● **Exercise requirements**: Reproduce all of the material below word for word, leaving out the pictures.

● **Exercise inputs**:

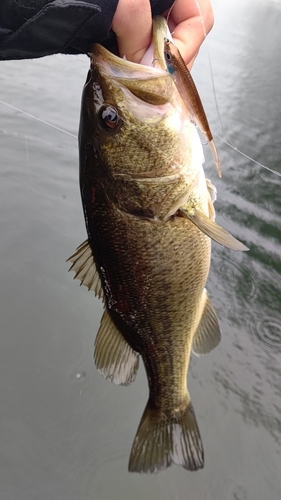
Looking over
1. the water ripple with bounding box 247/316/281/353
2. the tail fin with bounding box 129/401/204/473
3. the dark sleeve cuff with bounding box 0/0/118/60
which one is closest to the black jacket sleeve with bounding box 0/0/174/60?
the dark sleeve cuff with bounding box 0/0/118/60

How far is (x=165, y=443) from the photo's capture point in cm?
149

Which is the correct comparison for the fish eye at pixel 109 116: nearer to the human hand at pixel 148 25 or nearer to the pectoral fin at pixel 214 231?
the human hand at pixel 148 25

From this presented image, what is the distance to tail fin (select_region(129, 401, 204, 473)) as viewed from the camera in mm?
1457

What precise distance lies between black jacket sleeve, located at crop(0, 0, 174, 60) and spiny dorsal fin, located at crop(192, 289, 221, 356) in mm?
892

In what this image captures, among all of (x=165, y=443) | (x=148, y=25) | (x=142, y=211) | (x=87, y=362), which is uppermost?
(x=148, y=25)

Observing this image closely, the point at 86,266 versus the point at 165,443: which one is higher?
the point at 86,266

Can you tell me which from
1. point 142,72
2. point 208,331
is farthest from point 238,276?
point 142,72

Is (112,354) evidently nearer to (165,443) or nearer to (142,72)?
(165,443)

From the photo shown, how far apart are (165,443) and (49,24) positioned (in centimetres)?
129

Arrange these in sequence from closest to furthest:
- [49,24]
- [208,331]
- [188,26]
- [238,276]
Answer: [49,24]
[188,26]
[208,331]
[238,276]

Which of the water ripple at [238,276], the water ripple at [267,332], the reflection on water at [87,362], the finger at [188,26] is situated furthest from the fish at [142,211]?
the water ripple at [238,276]

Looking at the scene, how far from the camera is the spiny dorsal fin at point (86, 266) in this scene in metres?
1.30

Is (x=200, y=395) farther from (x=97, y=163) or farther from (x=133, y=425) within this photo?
(x=97, y=163)

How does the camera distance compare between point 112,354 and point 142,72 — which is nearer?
point 142,72
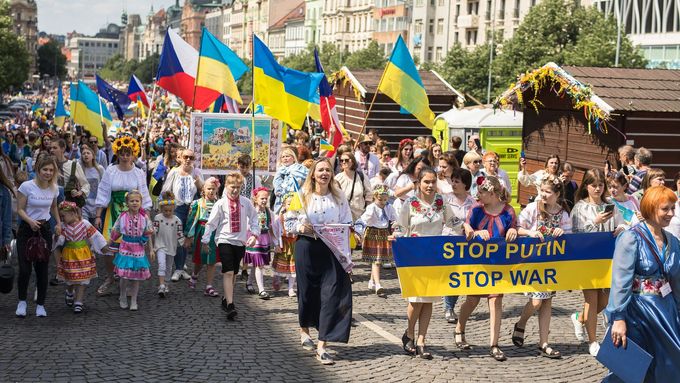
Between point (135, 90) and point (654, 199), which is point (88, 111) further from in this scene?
point (654, 199)

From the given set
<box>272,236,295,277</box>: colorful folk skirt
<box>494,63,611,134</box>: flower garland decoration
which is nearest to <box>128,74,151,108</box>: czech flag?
<box>494,63,611,134</box>: flower garland decoration

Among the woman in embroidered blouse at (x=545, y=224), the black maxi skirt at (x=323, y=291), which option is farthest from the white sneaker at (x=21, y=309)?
the woman in embroidered blouse at (x=545, y=224)

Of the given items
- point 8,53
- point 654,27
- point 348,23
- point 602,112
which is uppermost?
point 348,23

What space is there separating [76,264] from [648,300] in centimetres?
633

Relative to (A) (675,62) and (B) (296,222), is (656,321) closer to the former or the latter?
(B) (296,222)

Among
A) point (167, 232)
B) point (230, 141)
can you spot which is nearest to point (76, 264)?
point (167, 232)

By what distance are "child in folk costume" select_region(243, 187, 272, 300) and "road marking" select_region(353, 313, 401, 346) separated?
1.47 meters

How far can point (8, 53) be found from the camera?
7581 centimetres

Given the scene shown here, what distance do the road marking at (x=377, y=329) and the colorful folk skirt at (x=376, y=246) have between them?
1.78 metres

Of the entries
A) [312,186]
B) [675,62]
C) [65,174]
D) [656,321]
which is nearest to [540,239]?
[312,186]

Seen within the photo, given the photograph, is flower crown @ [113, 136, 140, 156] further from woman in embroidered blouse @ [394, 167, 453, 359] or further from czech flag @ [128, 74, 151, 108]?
czech flag @ [128, 74, 151, 108]

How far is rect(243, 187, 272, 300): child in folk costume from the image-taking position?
12.1 metres

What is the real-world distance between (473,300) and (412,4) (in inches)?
3118

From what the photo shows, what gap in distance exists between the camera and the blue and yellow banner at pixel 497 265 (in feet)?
30.0
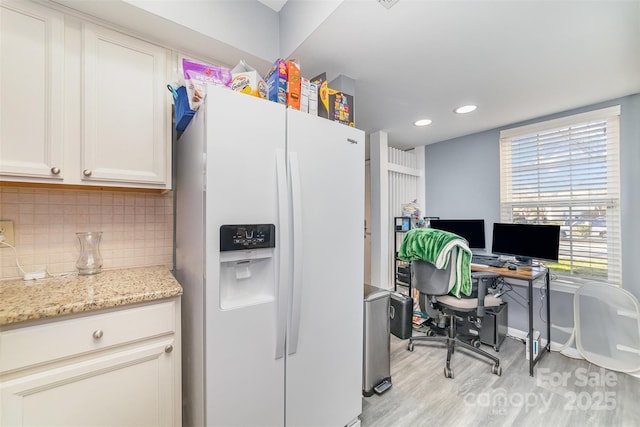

● **Completed exercise**:
Looking over
1. the water ripple with bounding box 247/316/281/353
2. the tail fin with bounding box 129/401/204/473
3. the dark sleeve cuff with bounding box 0/0/118/60
which one is closest to the black jacket sleeve with bounding box 0/0/174/60?
the dark sleeve cuff with bounding box 0/0/118/60

How far is (x=165, y=443) from the photo's capture point in cm?
149

Which is the correct comparison for the fish eye at pixel 109 116: nearer to the human hand at pixel 148 25 or nearer to the pectoral fin at pixel 214 231?
the human hand at pixel 148 25

From this presented image, what is the distance to tail fin (select_region(129, 401, 204, 473)) as viewed from the camera in mm?
1457

What precise distance lies between black jacket sleeve, located at crop(0, 0, 174, 60) and spiny dorsal fin, located at crop(192, 289, 221, 356) in mm?
892

In what this image captures, among all of (x=165, y=443) | (x=148, y=25) | (x=142, y=211) | (x=87, y=362), which is uppermost?
(x=148, y=25)

Observing this image closely, the point at 86,266 versus the point at 165,443: which one is higher?
the point at 86,266

Can you tell me which from
1. point 142,72
2. point 208,331
is farthest from point 238,276?
point 142,72

Is (112,354) evidently nearer to (165,443) or nearer to (142,72)?
(165,443)

From the photo shown, how far apart are (165,443) and (49,24) positioned (in centimetres)?
129

Arrange these in sequence from closest to furthest:
- [49,24]
- [208,331]
- [188,26]
- [238,276]
Answer: [49,24]
[188,26]
[208,331]
[238,276]

Which of the water ripple at [238,276], the water ripple at [267,332], the reflection on water at [87,362], the finger at [188,26] is situated furthest from the fish at [142,211]?
the water ripple at [238,276]

Looking at the scene, how far from the camera is the spiny dorsal fin at point (86, 266) in this scene in metres?
1.30

Is (x=200, y=395) farther from (x=97, y=163) or farther from (x=133, y=425) within this photo?
(x=97, y=163)

How does the camera distance compare between point 112,354 and point 142,72 — which is nearer?
point 142,72
Between point (135, 90) and point (654, 199), which is point (88, 111) further from in this scene?
point (654, 199)

From the given set
<box>272,236,295,277</box>: colorful folk skirt
<box>494,63,611,134</box>: flower garland decoration
which is nearest to <box>128,74,151,108</box>: czech flag?
<box>494,63,611,134</box>: flower garland decoration

Among the woman in embroidered blouse at (x=545, y=224), the black maxi skirt at (x=323, y=291), which option is farthest from the white sneaker at (x=21, y=309)?
the woman in embroidered blouse at (x=545, y=224)

Of the given items
- point 8,53
- point 654,27
- point 348,23
- point 602,112
which is uppermost?
point 348,23

What space is there separating [76,264] from [648,300] in centimetres?
633

Relative to (A) (675,62) and (B) (296,222), is (656,321) closer to the former or the latter?
(B) (296,222)

Among
A) point (167, 232)
B) point (230, 141)
can you spot which is nearest to point (76, 264)?
point (167, 232)

By what distance are "child in folk costume" select_region(243, 187, 272, 300) and "road marking" select_region(353, 313, 401, 346) separated?
1.47 meters

How far can point (8, 53) be found from the camera?
7581 centimetres

Given the scene shown here, what distance do the road marking at (x=377, y=329) and the colorful folk skirt at (x=376, y=246) have between them?
1.78 metres

Of the entries
A) [312,186]
B) [675,62]
C) [65,174]
D) [656,321]
which is nearest to [540,239]?
[312,186]

Seen within the photo, given the photograph, is flower crown @ [113, 136, 140, 156] further from woman in embroidered blouse @ [394, 167, 453, 359] or further from czech flag @ [128, 74, 151, 108]?
czech flag @ [128, 74, 151, 108]

How far is rect(243, 187, 272, 300): child in folk costume from the image-taking position?
12.1 metres

What is the real-world distance between (473,300) and (412,4) (in inches)?
3118

From what the photo shows, what gap in distance exists between the camera and the blue and yellow banner at pixel 497 265 (in feet)?
30.0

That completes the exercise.